| Task to complete |
Every line of the material below must be repeated exactly.

==*==

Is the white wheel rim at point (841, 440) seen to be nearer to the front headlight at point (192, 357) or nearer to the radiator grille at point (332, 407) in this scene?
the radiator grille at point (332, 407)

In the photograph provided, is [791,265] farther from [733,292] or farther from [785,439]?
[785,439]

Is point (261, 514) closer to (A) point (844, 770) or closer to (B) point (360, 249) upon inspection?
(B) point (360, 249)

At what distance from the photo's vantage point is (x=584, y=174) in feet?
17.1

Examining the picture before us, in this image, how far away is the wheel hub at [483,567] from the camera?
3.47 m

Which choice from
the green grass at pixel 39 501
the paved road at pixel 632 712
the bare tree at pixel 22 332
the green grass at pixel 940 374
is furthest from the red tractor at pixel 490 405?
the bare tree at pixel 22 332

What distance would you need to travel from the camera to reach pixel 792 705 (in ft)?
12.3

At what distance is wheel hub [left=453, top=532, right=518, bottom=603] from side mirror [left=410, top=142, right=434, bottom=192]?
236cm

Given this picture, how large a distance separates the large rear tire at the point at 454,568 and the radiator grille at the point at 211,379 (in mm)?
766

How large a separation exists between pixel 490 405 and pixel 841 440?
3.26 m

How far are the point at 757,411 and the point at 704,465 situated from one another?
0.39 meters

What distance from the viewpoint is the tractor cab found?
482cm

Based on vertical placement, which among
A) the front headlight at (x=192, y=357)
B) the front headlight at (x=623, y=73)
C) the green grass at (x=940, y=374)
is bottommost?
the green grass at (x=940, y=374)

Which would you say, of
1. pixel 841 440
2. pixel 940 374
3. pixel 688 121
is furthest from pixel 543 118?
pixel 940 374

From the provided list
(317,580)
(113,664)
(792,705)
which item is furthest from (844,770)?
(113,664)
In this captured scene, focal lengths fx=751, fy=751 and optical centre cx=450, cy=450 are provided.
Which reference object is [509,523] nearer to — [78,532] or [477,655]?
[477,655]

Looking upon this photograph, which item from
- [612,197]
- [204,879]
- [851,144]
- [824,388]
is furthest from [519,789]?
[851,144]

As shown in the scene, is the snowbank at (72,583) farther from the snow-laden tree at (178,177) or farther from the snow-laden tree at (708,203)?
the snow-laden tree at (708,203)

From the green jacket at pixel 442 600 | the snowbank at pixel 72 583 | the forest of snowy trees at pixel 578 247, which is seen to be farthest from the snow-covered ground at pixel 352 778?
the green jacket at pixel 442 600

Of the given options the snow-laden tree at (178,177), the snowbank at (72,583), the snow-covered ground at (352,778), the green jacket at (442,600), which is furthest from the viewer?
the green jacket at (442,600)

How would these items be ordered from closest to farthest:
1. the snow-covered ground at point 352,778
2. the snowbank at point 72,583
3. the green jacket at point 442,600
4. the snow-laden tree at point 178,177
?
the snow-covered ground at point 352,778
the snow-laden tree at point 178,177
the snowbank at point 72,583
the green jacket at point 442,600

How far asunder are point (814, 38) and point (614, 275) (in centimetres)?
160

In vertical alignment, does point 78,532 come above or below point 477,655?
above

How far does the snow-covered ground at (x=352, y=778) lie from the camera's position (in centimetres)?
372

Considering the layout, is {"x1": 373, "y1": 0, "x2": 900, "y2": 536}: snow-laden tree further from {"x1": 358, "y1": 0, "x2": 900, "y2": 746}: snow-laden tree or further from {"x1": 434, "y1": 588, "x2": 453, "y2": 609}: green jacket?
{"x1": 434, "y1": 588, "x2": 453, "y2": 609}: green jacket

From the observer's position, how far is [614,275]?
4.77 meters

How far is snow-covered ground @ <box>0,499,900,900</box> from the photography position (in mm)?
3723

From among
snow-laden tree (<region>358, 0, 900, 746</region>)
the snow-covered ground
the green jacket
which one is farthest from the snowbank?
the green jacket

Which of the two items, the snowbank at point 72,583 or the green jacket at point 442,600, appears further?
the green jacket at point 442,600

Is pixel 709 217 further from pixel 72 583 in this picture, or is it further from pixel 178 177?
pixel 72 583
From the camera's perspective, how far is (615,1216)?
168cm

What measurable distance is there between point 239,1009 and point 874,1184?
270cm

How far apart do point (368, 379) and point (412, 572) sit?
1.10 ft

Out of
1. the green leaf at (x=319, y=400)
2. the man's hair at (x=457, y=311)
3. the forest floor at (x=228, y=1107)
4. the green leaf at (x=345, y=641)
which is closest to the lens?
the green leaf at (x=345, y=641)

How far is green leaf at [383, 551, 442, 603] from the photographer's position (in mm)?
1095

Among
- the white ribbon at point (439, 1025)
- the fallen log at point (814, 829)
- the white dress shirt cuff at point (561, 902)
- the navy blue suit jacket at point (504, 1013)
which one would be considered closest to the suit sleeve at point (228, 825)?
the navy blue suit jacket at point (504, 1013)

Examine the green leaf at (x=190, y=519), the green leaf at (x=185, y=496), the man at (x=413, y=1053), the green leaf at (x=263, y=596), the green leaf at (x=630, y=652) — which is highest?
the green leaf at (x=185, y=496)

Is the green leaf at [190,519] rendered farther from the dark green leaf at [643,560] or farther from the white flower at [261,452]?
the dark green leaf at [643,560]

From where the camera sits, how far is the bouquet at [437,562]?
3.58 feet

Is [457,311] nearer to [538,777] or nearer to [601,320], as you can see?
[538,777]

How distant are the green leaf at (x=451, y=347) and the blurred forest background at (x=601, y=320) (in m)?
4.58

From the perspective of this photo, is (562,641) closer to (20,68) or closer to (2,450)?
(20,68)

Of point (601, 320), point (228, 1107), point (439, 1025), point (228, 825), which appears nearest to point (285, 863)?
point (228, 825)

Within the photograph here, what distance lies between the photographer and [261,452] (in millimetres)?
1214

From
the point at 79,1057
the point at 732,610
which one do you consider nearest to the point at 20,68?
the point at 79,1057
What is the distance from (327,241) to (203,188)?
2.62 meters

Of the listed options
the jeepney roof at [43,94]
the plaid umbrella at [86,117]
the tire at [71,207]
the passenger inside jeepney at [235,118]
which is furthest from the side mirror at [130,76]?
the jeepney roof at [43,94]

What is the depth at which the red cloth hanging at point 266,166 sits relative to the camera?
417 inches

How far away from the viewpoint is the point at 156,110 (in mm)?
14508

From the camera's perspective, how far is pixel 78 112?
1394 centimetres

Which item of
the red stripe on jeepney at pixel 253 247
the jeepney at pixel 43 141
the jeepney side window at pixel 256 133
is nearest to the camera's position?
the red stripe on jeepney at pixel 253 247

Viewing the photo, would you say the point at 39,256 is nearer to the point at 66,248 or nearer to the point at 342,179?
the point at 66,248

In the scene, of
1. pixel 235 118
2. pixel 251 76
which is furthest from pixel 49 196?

==*==

| The output |
Is the white wheel rim at point (841, 440) seen to be nearer to the front headlight at point (192, 357) or nearer to the radiator grille at point (332, 407) in this scene?
the radiator grille at point (332, 407)

In the photograph provided, is [791,265] farther from [733,292] or farther from [785,439]?
[785,439]

Is point (261, 514) closer to (A) point (844, 770) or closer to (B) point (360, 249) upon inspection?
(B) point (360, 249)

At what distance from the photo's vantage point is (x=584, y=174) in feet?
17.1

Examining the picture before us, in this image, how far away is the wheel hub at [483,567] from the camera?
3.47 m

Which choice from
the green grass at pixel 39 501
the paved road at pixel 632 712
the bare tree at pixel 22 332
the green grass at pixel 940 374
is furthest from the red tractor at pixel 490 405?
the bare tree at pixel 22 332

What distance would you need to travel from the camera to reach pixel 792 705 (in ft)?
12.3

At what distance is wheel hub [left=453, top=532, right=518, bottom=603] from side mirror [left=410, top=142, right=434, bottom=192]?
236cm

Given this picture, how large a distance separates the large rear tire at the point at 454,568 and the radiator grille at the point at 211,379 (in mm)?
766

How large a separation exists between pixel 490 405 and pixel 841 440?
3.26 m

How far are the point at 757,411 and the point at 704,465 situated from one another?
0.39 meters

What distance from the viewpoint is the tractor cab found?
482cm

Based on vertical placement, which among
A) the front headlight at (x=192, y=357)
B) the front headlight at (x=623, y=73)
C) the green grass at (x=940, y=374)
is bottommost?
the green grass at (x=940, y=374)

Which would you say, of
1. pixel 841 440
2. pixel 940 374
3. pixel 688 121
is furthest from pixel 543 118?
pixel 940 374

From the provided list
(317,580)
(113,664)
(792,705)
which item is furthest from (844,770)?
(113,664)
In this captured scene, focal lengths fx=751, fy=751 and optical centre cx=450, cy=450 are provided.
Which reference object is [509,523] nearer to — [78,532] or [477,655]?
[477,655]

Looking upon this photograph, which item from
- [612,197]
- [204,879]
- [851,144]
- [824,388]
is furthest from [519,789]?
[851,144]

As shown in the scene, is the snowbank at (72,583) farther from the snow-laden tree at (178,177) or farther from the snow-laden tree at (708,203)?
the snow-laden tree at (708,203)

From the green jacket at pixel 442 600 | the snowbank at pixel 72 583 | the forest of snowy trees at pixel 578 247, which is seen to be farthest from the snow-covered ground at pixel 352 778?
the green jacket at pixel 442 600

Of the given options the snow-laden tree at (178,177), the snowbank at (72,583), the snow-covered ground at (352,778), the green jacket at (442,600), which is furthest from the viewer?
the green jacket at (442,600)

How would these items be ordered from closest to farthest:
1. the snow-covered ground at point 352,778
2. the snowbank at point 72,583
3. the green jacket at point 442,600
4. the snow-laden tree at point 178,177
?
the snow-covered ground at point 352,778
the snow-laden tree at point 178,177
the snowbank at point 72,583
the green jacket at point 442,600

How far asunder are point (814, 38) and point (614, 275) (in centimetres)?
160

In vertical alignment, does point 78,532 come above or below point 477,655?
above

How far does the snow-covered ground at (x=352, y=778) lie from the camera's position (in centimetres)?
372

Considering the layout, is {"x1": 373, "y1": 0, "x2": 900, "y2": 536}: snow-laden tree further from {"x1": 358, "y1": 0, "x2": 900, "y2": 746}: snow-laden tree or further from {"x1": 434, "y1": 588, "x2": 453, "y2": 609}: green jacket?
{"x1": 434, "y1": 588, "x2": 453, "y2": 609}: green jacket

From the observer's position, how far is [614,275]?
4.77 meters

How far is snow-covered ground @ <box>0,499,900,900</box> from the photography position (in mm)?
3723

From among
snow-laden tree (<region>358, 0, 900, 746</region>)
the snow-covered ground
the green jacket
which one is farthest from the snowbank?
the green jacket

Which of the two items, the snowbank at point 72,583 or the green jacket at point 442,600, appears further?
the green jacket at point 442,600

Is pixel 709 217 further from pixel 72 583 in this picture, or is it further from pixel 178 177?
pixel 72 583
From the camera's perspective, how far is (615,1216)?
168cm

What measurable distance is there between point 239,1009 and point 874,1184?
270cm

How far apart do point (368, 379) and point (412, 572) sit?
1.10 ft

Out of
1. the green leaf at (x=319, y=400)
2. the man's hair at (x=457, y=311)
3. the forest floor at (x=228, y=1107)
4. the green leaf at (x=345, y=641)
which is closest to the lens?
the green leaf at (x=345, y=641)

How far is green leaf at [383, 551, 442, 603] from the photographer's position (in mm)?
1095

Among
- the white ribbon at point (439, 1025)
- the fallen log at point (814, 829)
- the white dress shirt cuff at point (561, 902)
- the navy blue suit jacket at point (504, 1013)
which one would be considered closest to the suit sleeve at point (228, 825)?
the navy blue suit jacket at point (504, 1013)

Examine the green leaf at (x=190, y=519), the green leaf at (x=185, y=496), the man at (x=413, y=1053), the green leaf at (x=263, y=596), the green leaf at (x=630, y=652) — which is highest?
the green leaf at (x=185, y=496)

Is the green leaf at [190,519] rendered farther from the dark green leaf at [643,560] or farther from the white flower at [261,452]?
the dark green leaf at [643,560]

From where the camera sits, how far is the bouquet at [437,562]?
3.58 feet

Is [457,311] nearer to [538,777] or nearer to [601,320], as you can see?
[538,777]

How distant are the green leaf at (x=451, y=347) and the blurred forest background at (x=601, y=320) (in m)?
4.58

From the perspective of this photo, is (562,641) closer to (20,68) or closer to (2,450)?
(20,68)

Of point (601, 320), point (228, 1107), point (439, 1025), point (228, 825), which appears nearest to point (285, 863)?
point (228, 825)

Within the photograph here, what distance lies between the photographer and [261,452] (in millimetres)?
1214

From
the point at 79,1057
the point at 732,610
which one do you consider nearest to the point at 20,68?
the point at 79,1057
What is the distance from (327,241) to (203,188)?
2.62 meters

Of the listed options
the jeepney roof at [43,94]
the plaid umbrella at [86,117]
the tire at [71,207]
the passenger inside jeepney at [235,118]
which is furthest from the side mirror at [130,76]?
the jeepney roof at [43,94]

What is the depth at which the red cloth hanging at point 266,166 sits relative to the camera?
417 inches

How far away from the viewpoint is the point at 156,110 (in mm)?
14508

From the camera's perspective, how far is pixel 78 112?
1394 centimetres

Which item of
the red stripe on jeepney at pixel 253 247
the jeepney at pixel 43 141
the jeepney side window at pixel 256 133
is nearest to the camera's position?
the red stripe on jeepney at pixel 253 247

Viewing the photo, would you say the point at 39,256 is nearer to the point at 66,248 or nearer to the point at 342,179?
the point at 66,248

In the scene, of
1. pixel 235 118
2. pixel 251 76
which is furthest from pixel 49 196?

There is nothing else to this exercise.